Strategies in similarity matching methods (5) Tuning approaches

Artificial Intelligence Technology   Web Technology  Knowledge Information Processing Technology   Semantic Web Technology  Ontology Technology  Natural Language Processing  Machine learning  Ontology Matching Technology

Continuing from the previous article on ontology matching. In the previous article, we discussed machine learning for alignment sorting. In this article, we will discuss the tuning approach for matching.

Tuning

Tuning is the process of improving the functionality of the matcher by adjusting it from the following perspectives.

  • Improving the quality of the matching results (measured by accuracy, recalls, F-values, etc.).
  • Improving the performance of the matcher, as measured by execution time and resource consumption such as main memory, CPU, and bandwidth.

General framework for tuning.

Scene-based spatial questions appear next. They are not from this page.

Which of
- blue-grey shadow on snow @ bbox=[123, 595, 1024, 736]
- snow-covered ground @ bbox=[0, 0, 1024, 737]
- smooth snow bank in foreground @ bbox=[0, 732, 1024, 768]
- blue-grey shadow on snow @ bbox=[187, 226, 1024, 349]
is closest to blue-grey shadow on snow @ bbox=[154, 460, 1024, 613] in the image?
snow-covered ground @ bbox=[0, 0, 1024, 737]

Before matching, tuning pre-determines which matcher to employ, for example, based on certain properties of the input ontology. After matching, the output alignment (A′′) of the matcher is evaluated by the tuner, and the parameters (and optionally the resources) of the matcher can be adjusted. The matcher then generates a new alignment with the adapted parameters. This process is repeated until the tuner can no longer provide better parameters, and finally returns the computed alignment (A′).

The tuning is usually done before matching, i.e., as a pre-match effort, after matching, i.e., as a post-match effort, or iteratively, i.e., involving both or one of the two aforementioned stages. This adjustment process can be done automatically, semi-automatically, or manually. The user makes adjustments before or after matching, either by using a graphic interface or by directly editing a configuration file. For example, before matching, the input ontology can be analyzed (manually or automatically) to gain actionable insights, such as whether the labels are long or short, how well developed the structure is, and whether there are instances or not. This information can be used to dynamically decide in advance (based on the input) whether to apply or not a particular matcher, such as a structure-level matcher, to the default matching workflow. On the other hand, the selection of matchers is often operationally handled by setting appropriate weights ([0 1]) for the matchers to be included in a predefined pool (usually at most a few dozen matchers) and further aggregated. So far, most design-time toolboxes have manually selected the weights (Do and Rahm 2007; Gal and Shvaiko 2009). Tuning is often done using pre-defined rules (Mochol and Jentzsch 2008; Li et al. 2009; Peukert et al. 2009) In implementations, tuning and matching are tightly coupled, and tuning may appear to be a runtime activity In some implementations (e.g., Mochol and Jentzsch 2008; Li et al. 2009; Peukert et al.

From a methodological point of view, tuning can be applied at different levels of architectural granularity. For example, a specific matcher, such as edit distance, can be selected from a library of matchers, and the parameters of the selected matcher can be set. For example, weighting, applying constraints such as 1:1 alignment, and selecting the final alignment. In these examples, an informed decision needs to be made to select a specific threshold, for example, 0.55, 0.57, or 0.6. If the tool provides a library of matchers, it may be difficult for the user to select, configure, and parameterize the matchers because the solution space is too large to try all the options. Therefore, efforts are being made to make this happen automatically. This is sometimes referred to as ontology meta-matching (Lee et al. 2007; Eckert et al. 2009). In practice, since these operations are always performed within a predefined number of alternatives and can often be reduced to a (sophisticated) variant of parameter tuning, we will consider the above operations together.

As the definition of the matching process indicates, a matcher can use an input alignment A, a parameter p (such as a weight), and an external resource r, in addition to the two input ontologies. These three elements make up the tunable matcher configuration cfg = {⟨A, p, r⟩}. For simplicity, these three elements can be generalized and represented as a set of pairs as follows.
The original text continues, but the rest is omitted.